Übermäßiger Alkoholkonsum kann lang anhaltende Auswirkungen auf Neurotransmitter im Gehirn haben, deren Wirksamkeit verringern oder sie sogar nachahmen. Alkohol zerstört auch Gehirnzellen und zieht Gehirngewebe zusammen. Einige Menschen mit starkem Alkoholkonsum in der Vorgeschichte entwickeln Nährstoffmängel, die die Gehirnfunktion weiter beeinträchtigen.

Die genauen Symptome einer alkoholbedingten Hirnschädigung hängen unter anderem von der allgemeinen Gesundheit einer Person ab, wie viel sie trinkt und wie gut ihre Leber funktioniert.

Was Sie über Alkohol und Hirnschäden wissen sollten

Was Sie über Alkohol und Hirnschäden wissen sollten

Kurzzeiteffekte

Sobald Alkohol in den Blutkreislauf gelangt, ändert sich die Funktionsweise des Gehirns. Mäßiger Alkoholkonsum kann folgende vorübergehende Auswirkungen haben:

  • Verlust der Hemmung
  • verminderte Planungs- und Organisationsfähigkeiten
  • Stimmungs- und Konzentrationsänderungen
  • Schwierigkeiten, neue Erinnerungen zu schaffen
  • somnolencia
  • depressive Stimmung
  • Änderungen der Energieniveaus
  • die Erinnerung
  • Mangel an Urteilsvermögen
  • Reduzierte Motorsteuerung, einschließlich verzögerter Reflexionen, die das Fahren gefährlich machen können.

Menschen mit schweren Vergiftungssymptomen oder Symptomen, die viele Stunden anhalten, sind dem Risiko einer Alkoholvergiftung ausgesetzt.

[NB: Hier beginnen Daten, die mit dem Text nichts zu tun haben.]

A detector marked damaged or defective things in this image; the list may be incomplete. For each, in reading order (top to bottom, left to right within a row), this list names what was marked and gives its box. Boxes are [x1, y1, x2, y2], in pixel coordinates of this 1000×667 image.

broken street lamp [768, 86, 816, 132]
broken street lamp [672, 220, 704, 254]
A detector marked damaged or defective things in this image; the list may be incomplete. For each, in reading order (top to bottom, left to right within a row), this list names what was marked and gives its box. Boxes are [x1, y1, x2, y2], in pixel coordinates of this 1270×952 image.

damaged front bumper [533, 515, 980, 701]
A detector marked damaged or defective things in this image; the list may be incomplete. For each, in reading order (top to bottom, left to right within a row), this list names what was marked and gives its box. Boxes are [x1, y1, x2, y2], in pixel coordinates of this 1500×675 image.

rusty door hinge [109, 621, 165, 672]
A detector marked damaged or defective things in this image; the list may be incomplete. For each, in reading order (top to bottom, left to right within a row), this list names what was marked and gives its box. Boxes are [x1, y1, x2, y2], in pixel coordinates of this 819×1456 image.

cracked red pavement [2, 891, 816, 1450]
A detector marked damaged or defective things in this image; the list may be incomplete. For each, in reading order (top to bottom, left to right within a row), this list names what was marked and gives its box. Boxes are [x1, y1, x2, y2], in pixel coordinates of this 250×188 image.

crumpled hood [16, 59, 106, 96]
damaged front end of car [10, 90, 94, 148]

Das Ethanol in Alkohol wirkt wie ein Gift. Wenn die Leber dieses Gift nicht schnell genug filtern kann, kann eine Person Anzeichen einer Alkoholvergiftung oder einer Überdosierung entwickeln. Eine Überdosis Alkohol beeinträchtigt die Fähigkeit des Gehirns, grundlegende Lebensfunktionen aufrechtzuerhalten.

Die Symptome umfassen:

  • Erbrechen
  • Anfälle
  • langsame Herzfrequenz
  • Schwierigkeiten, wach zu bleiben
  • Ohnmacht
  • niedrige Körpertemperatur
  • Niedriger Würgereflex, der das Erstickungsrisiko bei Erbrechen erhöhen kann
  • kalte und nasse Haut

Eine unbehandelte Überdosis Alkohol kann tödlich sein. Schwere Überdosierungen von Alkohol können bleibende Hirnschäden verursachen, selbst wenn die Person überlebt.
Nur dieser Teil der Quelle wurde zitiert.